郷土芸能保存への取り組み 「神楽とともに」
(岩手県大迫町)
本町のシンボルとも言える北上高地の最高峰早池峰山(はやちねさん)は、中世以来、修験山伏たちの道場として栄え、里人からは「御山(おやま)」と呼ばれて篤い信仰を集めてきました。その早池峰山の修験山伏たちが代々舞い伝えたと言われているのが、岩手県中央部一帯に伝わる「山伏神楽」です。現在、本町には宗家にあたる二つの神楽座、早池峰山麓の岳(たけ)集落に伝わる岳神楽と、里に近い大償(おおつぐない)集落に伝わる大償神楽とがあり、両神楽を総称して「早池峰神楽」と呼んでいます。
早池峰神楽は、昭和51年5月、中世芸能の香りのする希有な神楽として、国の重要無形民俗文化財に指定されました。以来、本町では神楽を中心とした民俗芸能保存活動が行われ、町のキャッチフレーズも「神楽とワインの里」といいます。
本町では民俗芸能関連施設として、昭和56年に「郷土文化保存伝習館」を岳集落に開館しています。民俗芸能の伝承と紹介、資料の保存などを目的としており、神楽の練習・鑑賞ができる伝承ホールや展示室、収蔵室などを備えています。
また、平成6年には、昔ながらの農家のたたずまいで神楽を練習・公開してもらうことを目的に、明治時代の民家を大償集落に移築して「神楽の館」と名付けました。ここで大償流神楽を伝える各保存会の子どもたちが一堂に会する「大償流神楽後継者交流会」も始まり、今年で10年目を迎える交流会には延べ300人以上も出演しています。しかし、出演した子どもたちの中から、保存会に入って伝承活動に参加している若者は、わずか2人だけという大きな課題も見えてきています。

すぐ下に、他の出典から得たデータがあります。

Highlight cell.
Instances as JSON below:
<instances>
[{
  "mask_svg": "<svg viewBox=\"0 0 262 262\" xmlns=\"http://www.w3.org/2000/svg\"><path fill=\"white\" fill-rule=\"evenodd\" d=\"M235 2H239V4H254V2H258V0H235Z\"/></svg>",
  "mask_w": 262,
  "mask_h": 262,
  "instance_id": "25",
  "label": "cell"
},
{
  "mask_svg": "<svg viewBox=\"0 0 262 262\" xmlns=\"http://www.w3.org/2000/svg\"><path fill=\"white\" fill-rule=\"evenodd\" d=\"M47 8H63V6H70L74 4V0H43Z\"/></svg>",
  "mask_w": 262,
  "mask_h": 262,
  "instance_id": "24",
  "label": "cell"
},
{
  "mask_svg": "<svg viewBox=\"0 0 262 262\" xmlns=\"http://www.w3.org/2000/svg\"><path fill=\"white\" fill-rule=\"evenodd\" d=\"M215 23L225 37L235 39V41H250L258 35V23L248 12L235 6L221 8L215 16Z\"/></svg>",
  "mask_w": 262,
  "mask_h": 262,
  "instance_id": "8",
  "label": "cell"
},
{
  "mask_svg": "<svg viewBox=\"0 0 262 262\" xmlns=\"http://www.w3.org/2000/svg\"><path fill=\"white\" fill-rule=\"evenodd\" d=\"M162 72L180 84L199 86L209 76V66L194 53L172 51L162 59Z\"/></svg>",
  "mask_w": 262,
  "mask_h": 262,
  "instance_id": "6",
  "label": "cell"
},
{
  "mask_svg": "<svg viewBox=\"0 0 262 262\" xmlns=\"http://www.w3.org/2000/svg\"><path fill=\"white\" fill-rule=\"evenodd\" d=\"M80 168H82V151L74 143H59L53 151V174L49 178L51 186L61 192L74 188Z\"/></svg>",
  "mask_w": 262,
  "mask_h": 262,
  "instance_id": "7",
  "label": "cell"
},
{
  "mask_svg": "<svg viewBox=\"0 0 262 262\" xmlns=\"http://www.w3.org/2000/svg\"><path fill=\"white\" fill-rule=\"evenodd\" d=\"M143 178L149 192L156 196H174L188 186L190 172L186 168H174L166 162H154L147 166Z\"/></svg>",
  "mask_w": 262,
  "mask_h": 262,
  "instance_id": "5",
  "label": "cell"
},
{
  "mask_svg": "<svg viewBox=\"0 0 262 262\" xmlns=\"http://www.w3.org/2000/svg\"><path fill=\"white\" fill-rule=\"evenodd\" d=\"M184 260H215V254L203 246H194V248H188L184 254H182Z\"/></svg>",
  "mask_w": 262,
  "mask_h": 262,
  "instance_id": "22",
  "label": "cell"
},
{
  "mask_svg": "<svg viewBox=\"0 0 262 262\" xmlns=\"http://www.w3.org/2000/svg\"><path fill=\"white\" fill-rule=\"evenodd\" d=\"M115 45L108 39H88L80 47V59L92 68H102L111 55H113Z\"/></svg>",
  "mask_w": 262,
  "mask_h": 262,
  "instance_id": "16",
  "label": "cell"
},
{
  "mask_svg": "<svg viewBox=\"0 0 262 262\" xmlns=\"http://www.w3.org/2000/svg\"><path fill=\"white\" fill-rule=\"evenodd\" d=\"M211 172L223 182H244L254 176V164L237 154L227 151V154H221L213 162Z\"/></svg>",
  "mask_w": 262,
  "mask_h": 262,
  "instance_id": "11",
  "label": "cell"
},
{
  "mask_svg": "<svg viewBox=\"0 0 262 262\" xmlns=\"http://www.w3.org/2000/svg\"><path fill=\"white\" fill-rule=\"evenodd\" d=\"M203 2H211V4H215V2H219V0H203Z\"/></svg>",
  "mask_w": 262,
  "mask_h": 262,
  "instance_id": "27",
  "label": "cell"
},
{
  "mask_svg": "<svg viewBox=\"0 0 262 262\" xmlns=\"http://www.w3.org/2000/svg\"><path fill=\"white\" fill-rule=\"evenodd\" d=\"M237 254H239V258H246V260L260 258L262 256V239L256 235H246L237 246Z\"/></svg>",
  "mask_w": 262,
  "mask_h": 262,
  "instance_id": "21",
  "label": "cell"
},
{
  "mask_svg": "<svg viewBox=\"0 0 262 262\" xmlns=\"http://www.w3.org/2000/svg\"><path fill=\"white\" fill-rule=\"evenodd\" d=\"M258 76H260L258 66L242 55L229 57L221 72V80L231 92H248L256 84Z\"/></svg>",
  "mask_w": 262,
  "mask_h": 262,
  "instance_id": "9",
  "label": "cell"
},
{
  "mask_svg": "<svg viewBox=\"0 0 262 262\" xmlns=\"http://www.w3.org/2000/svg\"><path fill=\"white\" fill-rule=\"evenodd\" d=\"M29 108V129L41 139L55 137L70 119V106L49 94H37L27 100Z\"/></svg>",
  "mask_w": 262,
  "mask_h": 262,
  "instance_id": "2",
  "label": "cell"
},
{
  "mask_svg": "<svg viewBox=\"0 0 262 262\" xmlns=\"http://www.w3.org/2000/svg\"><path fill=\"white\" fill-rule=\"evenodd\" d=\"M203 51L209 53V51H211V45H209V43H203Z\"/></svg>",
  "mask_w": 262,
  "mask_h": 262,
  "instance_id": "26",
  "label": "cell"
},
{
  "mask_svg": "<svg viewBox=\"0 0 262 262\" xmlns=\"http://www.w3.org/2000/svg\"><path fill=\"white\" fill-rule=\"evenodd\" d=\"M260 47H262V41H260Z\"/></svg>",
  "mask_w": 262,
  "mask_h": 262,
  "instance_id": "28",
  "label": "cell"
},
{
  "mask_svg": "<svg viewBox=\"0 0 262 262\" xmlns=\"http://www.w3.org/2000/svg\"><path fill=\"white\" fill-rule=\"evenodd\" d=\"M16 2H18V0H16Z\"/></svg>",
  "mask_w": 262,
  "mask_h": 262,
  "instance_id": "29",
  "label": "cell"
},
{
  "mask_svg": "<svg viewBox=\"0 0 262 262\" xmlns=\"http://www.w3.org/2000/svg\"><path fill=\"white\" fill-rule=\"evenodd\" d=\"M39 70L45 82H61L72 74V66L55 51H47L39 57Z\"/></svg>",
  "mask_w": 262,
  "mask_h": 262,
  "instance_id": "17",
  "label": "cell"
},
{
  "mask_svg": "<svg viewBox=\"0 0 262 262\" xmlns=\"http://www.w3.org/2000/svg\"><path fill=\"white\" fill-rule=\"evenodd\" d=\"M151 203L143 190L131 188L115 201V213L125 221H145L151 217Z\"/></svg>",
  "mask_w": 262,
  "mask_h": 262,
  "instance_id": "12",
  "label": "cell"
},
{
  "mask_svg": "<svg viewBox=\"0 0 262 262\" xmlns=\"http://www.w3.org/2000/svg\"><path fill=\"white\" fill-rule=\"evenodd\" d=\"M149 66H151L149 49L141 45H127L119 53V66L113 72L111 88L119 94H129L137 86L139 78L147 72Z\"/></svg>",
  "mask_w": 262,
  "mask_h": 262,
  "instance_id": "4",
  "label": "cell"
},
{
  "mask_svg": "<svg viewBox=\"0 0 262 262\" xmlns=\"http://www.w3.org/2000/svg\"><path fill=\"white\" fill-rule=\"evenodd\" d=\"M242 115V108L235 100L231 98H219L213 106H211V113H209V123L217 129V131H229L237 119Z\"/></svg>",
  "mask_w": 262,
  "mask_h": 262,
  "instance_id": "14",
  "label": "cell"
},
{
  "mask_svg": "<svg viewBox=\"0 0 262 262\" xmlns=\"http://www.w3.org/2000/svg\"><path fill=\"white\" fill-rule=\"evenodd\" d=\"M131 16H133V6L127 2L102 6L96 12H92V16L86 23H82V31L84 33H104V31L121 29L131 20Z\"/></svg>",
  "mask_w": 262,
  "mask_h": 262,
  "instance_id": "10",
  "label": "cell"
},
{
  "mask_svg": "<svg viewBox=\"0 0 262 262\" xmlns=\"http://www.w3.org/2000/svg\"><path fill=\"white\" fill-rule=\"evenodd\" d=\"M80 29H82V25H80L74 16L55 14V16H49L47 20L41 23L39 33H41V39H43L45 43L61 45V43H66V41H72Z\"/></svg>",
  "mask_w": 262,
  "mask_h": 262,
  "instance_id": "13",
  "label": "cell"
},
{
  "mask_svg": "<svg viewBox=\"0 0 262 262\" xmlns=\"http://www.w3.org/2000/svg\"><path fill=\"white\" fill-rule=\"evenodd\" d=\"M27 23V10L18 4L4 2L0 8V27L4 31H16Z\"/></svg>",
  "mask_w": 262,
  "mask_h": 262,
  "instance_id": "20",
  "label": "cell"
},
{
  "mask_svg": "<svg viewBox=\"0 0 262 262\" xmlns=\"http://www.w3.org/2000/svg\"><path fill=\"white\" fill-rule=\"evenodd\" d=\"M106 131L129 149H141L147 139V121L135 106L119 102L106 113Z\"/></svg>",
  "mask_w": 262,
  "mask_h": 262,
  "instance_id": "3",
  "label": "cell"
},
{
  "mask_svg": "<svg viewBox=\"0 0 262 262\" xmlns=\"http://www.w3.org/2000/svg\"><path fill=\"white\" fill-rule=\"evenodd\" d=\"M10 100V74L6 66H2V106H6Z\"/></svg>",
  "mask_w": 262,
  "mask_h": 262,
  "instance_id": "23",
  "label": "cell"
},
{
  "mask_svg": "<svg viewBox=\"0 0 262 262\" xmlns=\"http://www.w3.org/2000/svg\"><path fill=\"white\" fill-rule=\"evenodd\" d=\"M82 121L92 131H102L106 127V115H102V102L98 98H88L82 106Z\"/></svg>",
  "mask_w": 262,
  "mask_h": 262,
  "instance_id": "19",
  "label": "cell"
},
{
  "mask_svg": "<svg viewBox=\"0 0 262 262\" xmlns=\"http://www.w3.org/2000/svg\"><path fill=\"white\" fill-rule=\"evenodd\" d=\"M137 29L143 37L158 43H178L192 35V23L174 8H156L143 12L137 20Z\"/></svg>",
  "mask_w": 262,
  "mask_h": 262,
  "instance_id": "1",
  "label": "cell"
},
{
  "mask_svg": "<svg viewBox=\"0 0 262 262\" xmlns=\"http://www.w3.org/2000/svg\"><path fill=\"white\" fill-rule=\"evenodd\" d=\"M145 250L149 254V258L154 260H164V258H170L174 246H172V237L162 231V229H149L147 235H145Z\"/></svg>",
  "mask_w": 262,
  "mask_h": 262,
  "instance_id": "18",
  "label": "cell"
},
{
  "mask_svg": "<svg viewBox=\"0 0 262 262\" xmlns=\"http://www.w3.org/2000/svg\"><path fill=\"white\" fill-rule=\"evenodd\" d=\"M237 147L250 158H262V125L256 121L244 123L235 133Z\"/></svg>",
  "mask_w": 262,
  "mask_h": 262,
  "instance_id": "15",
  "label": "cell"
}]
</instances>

地域活性化事業としては、平成2年から民俗芸能を通して都市と山村との交流を進める「神楽鑑賞ツアー」を開始。今年で15年目を迎える本事業には、首都圏から毎回多くの参加者があり、神楽に魅せられた方々で「早池峰こまどり会」という後援組織を作って、今も熱心に応援してくれています。
平成8年には、早池峰神楽の国指定20周年を記念し、全国各地で伝承されている神楽を招聘して「全国神楽大会ハヤチネ'96」を開催しました。本大会は、2日間で町人口の3倍近い2万人もの観衆を集め、全国最大の神楽イベントとして高い評価を受け、神楽の里としての本町のイメージも定着しました。
この大会を機に、もっと地元の神楽を知りたいという声を聞きました。そこで、平成9年から3年間にわたり町内の神楽団体だけで「神楽春の舞公演」を開催することになったのです。会場であるコミュニティ体育館は、毎回立ち見が出るほどの盛会。あらためて民俗芸能のもつ底力を感じる良い機会となりました。
本町も平成18年1月1日には、近隣市町との合併により新市に移行しますが、今後も地域の民俗芸能を大切に守り育てるよう努力していきたいと思います。